# Named Pipes, Port 139 and Port 445



## peterc (Feb 2, 2004)

I have read many places that MS SQL Server using Named Pipes is using port 139 and port 445. But I don't know when port 139 is used instead of port 445 and vice versa?

Are port 139 and port 445 actually duplicates?

I have limited knowledge in NT Networking.


----------



## hewee (Oct 26, 2001)

This is searchable site that gives the use of the TCP ports plus other good information.

The information fields are:
Type Keyword Description Trojans

http://lists.gpick.com/portlist/lookup.asp


----------



## peterc (Feb 2, 2004)

Hi hewee,

The List of Lists in the http://lists.gpick.com is very helpful.
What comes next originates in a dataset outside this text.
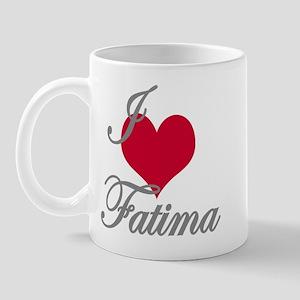 I love (heart) Fatima Mug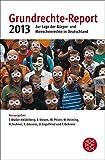 Grundrechte-Report 2013: Zur Lage der Bürger- und Menschenrechte in Deutschland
I use the Port Lookup for 139 and 445:

For 139:
Type Keyword Description Trojans 
TCP netbios-ssn NETBIOS Session Service Chode, God Message worm, Msinit, Netlog, Network, Qaz, Sadmind, SMB Relay

UDP netbios-ssn NETBIOS Session Service

For 445:
Type Keyword Description Trojans 
TCP microsoft-ds Microsoft-DS Lioten, Randon, WORM_DELODER.A, W32/Deloder.A, W32.HLLW.Deloder, Sasser

UDP microsoft-ds Microsoft-DS

I don't know the difference between NETBIOS Session Service and Microsoft-DS.
I still don't know when SQL Server will use port 139 instead of 445 and vice versa.

Thank you for any help.


----------



## hewee (Oct 26, 2001)

I don't know or understand all the port junk. 
I just keep all my setting up high on everything.
Firewall is set high and I have a router that acts as a firewall and from running the test here https://grc.com/x/ne.dll?bh0bkyd2 I come up Stealth.


----------



## jimwhite70 (Jul 16, 2004)

This link to MS explains that port 139 is used for tcp connections and 445 for named pipes (near the bottom of the page).

http://support.microsoft.com/?kbid=841251


----------